Relazione illustrativa del ddl sulla ristorazione collettiva

Contro l’obbligo di avvalersi del servizio di mensa nel giugno del 2016 si era espressa la Corte d’appello di Torino con una sentenza che aveva fatto scalpore. “La Corte ha detto chiaramente che subordinare il diritto all’istruzione all’iscrizione a servizi a pagamento come la mensa viola l’articolo 34 della Costituzione”, spiega l’avvocato Giorgio Vecchione, che aveva presentato ricorso per conto di 58 famiglie torinesi: “Dopo quella sentenza, e dopo 15 ricorsi d’urgenza presentati a Torino, quasi seimila famiglie della città hanno cancellato i figli dalla refezione mentre altri tribunali, sparsi per l’Italia, hanno accolto ricorsi analoghi. L’unico che pur riconoscendo il diritto, non l’ha tutelato, è il tribunale di Napoli”.
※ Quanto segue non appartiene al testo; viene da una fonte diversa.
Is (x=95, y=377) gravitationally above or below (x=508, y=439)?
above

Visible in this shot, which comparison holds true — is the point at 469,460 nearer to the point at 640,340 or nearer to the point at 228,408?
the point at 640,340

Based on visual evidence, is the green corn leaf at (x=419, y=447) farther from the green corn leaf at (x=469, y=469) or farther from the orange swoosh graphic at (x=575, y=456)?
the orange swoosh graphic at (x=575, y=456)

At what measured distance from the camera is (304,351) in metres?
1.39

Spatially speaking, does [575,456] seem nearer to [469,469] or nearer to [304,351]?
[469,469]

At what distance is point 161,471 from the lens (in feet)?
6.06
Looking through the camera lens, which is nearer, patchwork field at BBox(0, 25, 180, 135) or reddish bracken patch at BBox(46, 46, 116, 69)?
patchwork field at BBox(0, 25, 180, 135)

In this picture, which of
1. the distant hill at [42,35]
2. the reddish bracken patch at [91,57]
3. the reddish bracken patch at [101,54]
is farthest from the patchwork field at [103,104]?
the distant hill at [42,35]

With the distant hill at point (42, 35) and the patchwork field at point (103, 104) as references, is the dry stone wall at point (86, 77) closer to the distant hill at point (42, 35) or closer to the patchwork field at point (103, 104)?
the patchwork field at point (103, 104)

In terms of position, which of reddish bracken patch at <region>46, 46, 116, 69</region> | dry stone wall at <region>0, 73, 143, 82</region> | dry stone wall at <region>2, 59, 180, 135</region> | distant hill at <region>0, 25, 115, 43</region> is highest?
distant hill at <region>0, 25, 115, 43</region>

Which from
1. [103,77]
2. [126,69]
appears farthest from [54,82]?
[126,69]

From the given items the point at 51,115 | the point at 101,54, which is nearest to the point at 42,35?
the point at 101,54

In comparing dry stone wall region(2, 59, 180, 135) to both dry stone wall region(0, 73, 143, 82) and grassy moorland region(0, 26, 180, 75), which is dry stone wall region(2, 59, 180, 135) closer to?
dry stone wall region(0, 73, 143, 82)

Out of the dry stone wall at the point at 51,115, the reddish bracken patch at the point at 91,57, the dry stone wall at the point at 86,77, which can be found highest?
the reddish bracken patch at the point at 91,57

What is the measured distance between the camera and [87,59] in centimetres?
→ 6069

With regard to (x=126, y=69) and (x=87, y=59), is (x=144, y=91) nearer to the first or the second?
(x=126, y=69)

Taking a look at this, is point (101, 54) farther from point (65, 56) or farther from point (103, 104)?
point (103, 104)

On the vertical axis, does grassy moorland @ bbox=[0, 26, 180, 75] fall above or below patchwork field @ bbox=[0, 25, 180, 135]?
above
Se non bastasse, peraltro, c’è il decreto ministeriale del 1983 che considera la mensa un servizio a “domanda individuale”, continua l’avvocato, e pure una “circolare del Miur del 2017 che invita a considerare il pasto da casa alla stregua dei pasti speciali, quindi ammissibile”. Poi c’è quello che hanno scoperto i Nas dei carabinieri: “Nel solo anno scolastico 2015/16 sono state chiuse per gravi irregolarità ben 37 strutture e sequestrate 4 tonnellate di cibo. Spesso nelle mense si servono cibi precotti e riscaldati al momento, o ricevuti in enormi blocchi surgelati da dividere a colpi di mestolo o mannaia. Pasti industriali, insomma”. Certo, c’è sempre la possibilità di cancellare i propri figli dal tempo pieno, ma poi chi se ne occupa mentre i genitori lavorano? “E perché condizionare questa scelta all’adesione obbligatoria a un servizio facoltativo?”, aggiunge Vecchione.

A Castelnuovo di Porto, nel Lazio, o la mensa o niente tempo pieno nella scuola “Guido Pitocco”: portarsi il pasto da casa – racconta Fabio Marricchi, presidente del consiglio d’istituto – “è vietato da un’apposita circolare” (cui si oppongono oltre 50 famiglie). In sostanza, “la scuola ha chiamato la Asl, la quale ha richiesto a chi porta cibo da casa le etichette tipo Scia sanitaria e Haccp: insomma non c’è alternativa alla mensa. Mi chiedo: che differenza c’è tra il pranzo da casa e la merenda? Perché la merenda non è vietata…”.

Il problema, insomma, resta e il ddl non lo risolverà. Tra le ultime modifiche, poi, c’è la soppressione dell’articolo che permetteva ai Comuni di valutare le proposte delle aziende in base all’unico requisito della qualità: si sceglierà, con un occhio alla qualità, l’offerta più vantaggiosa.